Sabato invece abbiamo vissuto un momento suggestivo in quanto celebri professori, M. Francesca Petrocchi, Clelia Martignoni, Valerio Magrelli e Silvia Morgani, ci hanno fatto conoscere Cardarelli come non lo avevamo mai studiato, perché la viva voce dei massimi esponenti della letteratura, che si occupano del nostro poeta, ha reso questo evento straordinario e unico. Noi tarquiniesi vediamo in Cardarelli uno di noi; come un fotografo ha fotografato i nostri vizi, le nostre debolezze e le nostre virtù; ha dipinto Tarquinia come ognuno di noi la vive: bella, fiera, scomoda e impertinente, ma assolutamente capace di dare la quiete, di restituire incanto. Nostro a tal punto da volerlo esplorare e condividere con i giovani per non dimenticare e il Certame continuerà per questo. Arrivederci al prossimo anno”.

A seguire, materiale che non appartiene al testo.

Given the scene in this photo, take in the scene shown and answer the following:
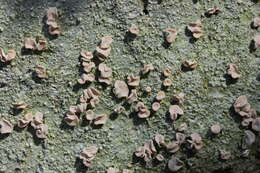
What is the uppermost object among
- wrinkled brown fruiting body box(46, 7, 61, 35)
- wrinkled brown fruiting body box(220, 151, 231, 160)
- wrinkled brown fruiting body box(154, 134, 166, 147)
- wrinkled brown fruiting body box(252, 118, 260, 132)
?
wrinkled brown fruiting body box(46, 7, 61, 35)

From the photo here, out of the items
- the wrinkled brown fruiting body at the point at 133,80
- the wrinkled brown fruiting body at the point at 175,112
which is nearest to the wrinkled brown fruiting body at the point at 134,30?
the wrinkled brown fruiting body at the point at 133,80

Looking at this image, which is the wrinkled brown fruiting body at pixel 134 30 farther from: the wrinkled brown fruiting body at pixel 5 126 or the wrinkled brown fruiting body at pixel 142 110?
the wrinkled brown fruiting body at pixel 5 126

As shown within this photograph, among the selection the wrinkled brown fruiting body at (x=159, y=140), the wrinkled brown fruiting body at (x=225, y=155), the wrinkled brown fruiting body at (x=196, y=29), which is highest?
the wrinkled brown fruiting body at (x=196, y=29)

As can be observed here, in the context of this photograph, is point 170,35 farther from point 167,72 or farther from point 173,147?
point 173,147

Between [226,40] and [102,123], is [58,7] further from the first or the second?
[226,40]

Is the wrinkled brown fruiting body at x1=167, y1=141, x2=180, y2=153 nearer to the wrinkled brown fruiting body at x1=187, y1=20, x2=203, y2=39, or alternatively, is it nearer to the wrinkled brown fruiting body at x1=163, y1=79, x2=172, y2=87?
the wrinkled brown fruiting body at x1=163, y1=79, x2=172, y2=87

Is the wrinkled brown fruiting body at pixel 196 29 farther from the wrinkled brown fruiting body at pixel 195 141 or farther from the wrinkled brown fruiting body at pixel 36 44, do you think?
the wrinkled brown fruiting body at pixel 36 44

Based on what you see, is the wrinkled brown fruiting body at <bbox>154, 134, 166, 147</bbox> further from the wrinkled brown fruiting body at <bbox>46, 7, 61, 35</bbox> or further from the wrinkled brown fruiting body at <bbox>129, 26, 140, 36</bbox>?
the wrinkled brown fruiting body at <bbox>46, 7, 61, 35</bbox>

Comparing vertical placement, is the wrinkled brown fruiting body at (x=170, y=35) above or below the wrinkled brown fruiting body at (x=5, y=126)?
above

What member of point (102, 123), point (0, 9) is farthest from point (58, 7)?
point (102, 123)

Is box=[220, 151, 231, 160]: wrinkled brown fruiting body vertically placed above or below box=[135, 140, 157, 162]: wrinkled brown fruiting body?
above

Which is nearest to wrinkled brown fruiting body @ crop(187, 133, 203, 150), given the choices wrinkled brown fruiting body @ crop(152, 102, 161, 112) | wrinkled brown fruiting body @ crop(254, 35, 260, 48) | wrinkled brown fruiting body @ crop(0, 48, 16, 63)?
wrinkled brown fruiting body @ crop(152, 102, 161, 112)
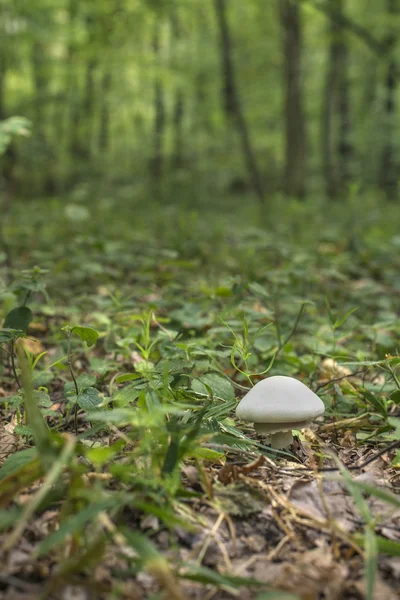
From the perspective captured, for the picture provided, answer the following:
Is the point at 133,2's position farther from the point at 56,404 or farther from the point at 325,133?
the point at 56,404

«Sono ampiamente soddisfatta e felice dei risultati di questa prima edizione – afferma la professoressa Manuela Nardella, ideatrice e curatrice dell’evento -, perché ho potuto constatare la realizzazione dei tre principali obiettivi che ci eravamo proposti: la rinascita dell’interesse per il nostro grande poeta Cardarelli; l’incontro e il confronto tra studenti e docenti provenienti da numerose località dell’intero territorio nazionale; la valorizzazione di Tarquinia con il suo patrimonio etrusco e medievale, anche grazie alla collaborazione degli studenti dell’indirizzo Turistico del nostro Istituto. Soprattutto mi gratifica l’entusiasmo manifestato da tutte le delegazioni coinvolte, nei confronti sia della magica bellezza di Tarquinia, sia dell’organizzazione del Certame. Gli insegnanti hanno partecipato con grande interesse alla Tavola Rotonda di venerdì 17 aprile presso la Sala Sacchetti della Stas, esprimendo giudizi lusinghieri sulla qualità scientifico-formativa dell’incontro curato dal Disucomdell’Università della Tuscia e animato da Maria Francesca Petrocchi, Filippo Grazzini e Fabio Canessa, e al Convegno di sabato mattina.

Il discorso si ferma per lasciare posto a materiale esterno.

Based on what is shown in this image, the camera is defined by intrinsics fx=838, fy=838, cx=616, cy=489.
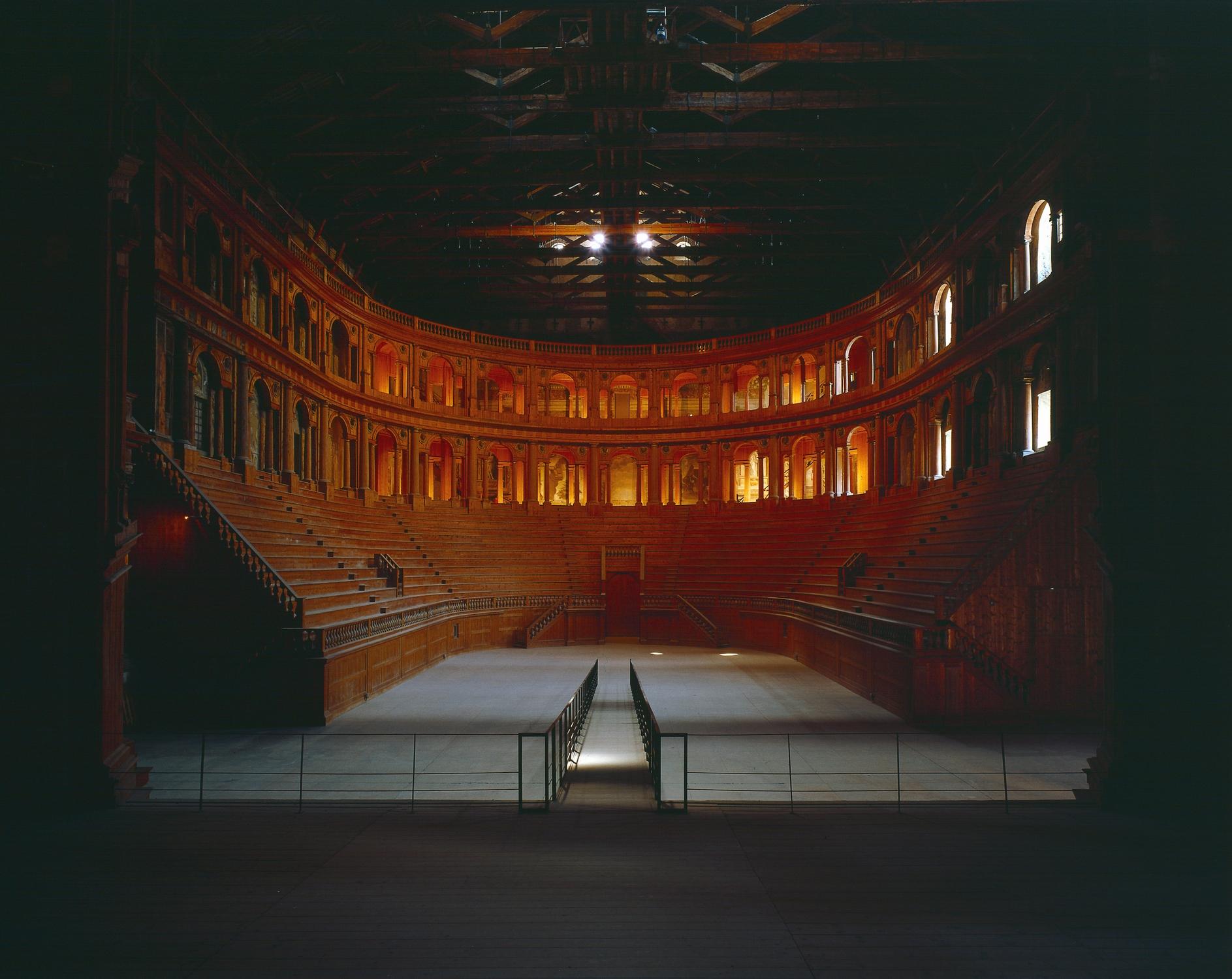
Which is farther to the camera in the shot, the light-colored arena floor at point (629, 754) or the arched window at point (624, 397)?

Voglio infine ricordare che il Certame, al di là della gara e dei premi assegnati, ha offerto una preziosa opportunità di incontro e di relazione: gli studenti in particolare si sono affiatati tra loro e con i nostri ragazzi, soprattutto grazie alla piacevole serata musicale di venerdì sera presso il Centro di Aggregazione Giovanile di Tarquinia. Insomma, la partenza delle delegazioni è stata malinconica per tutti”.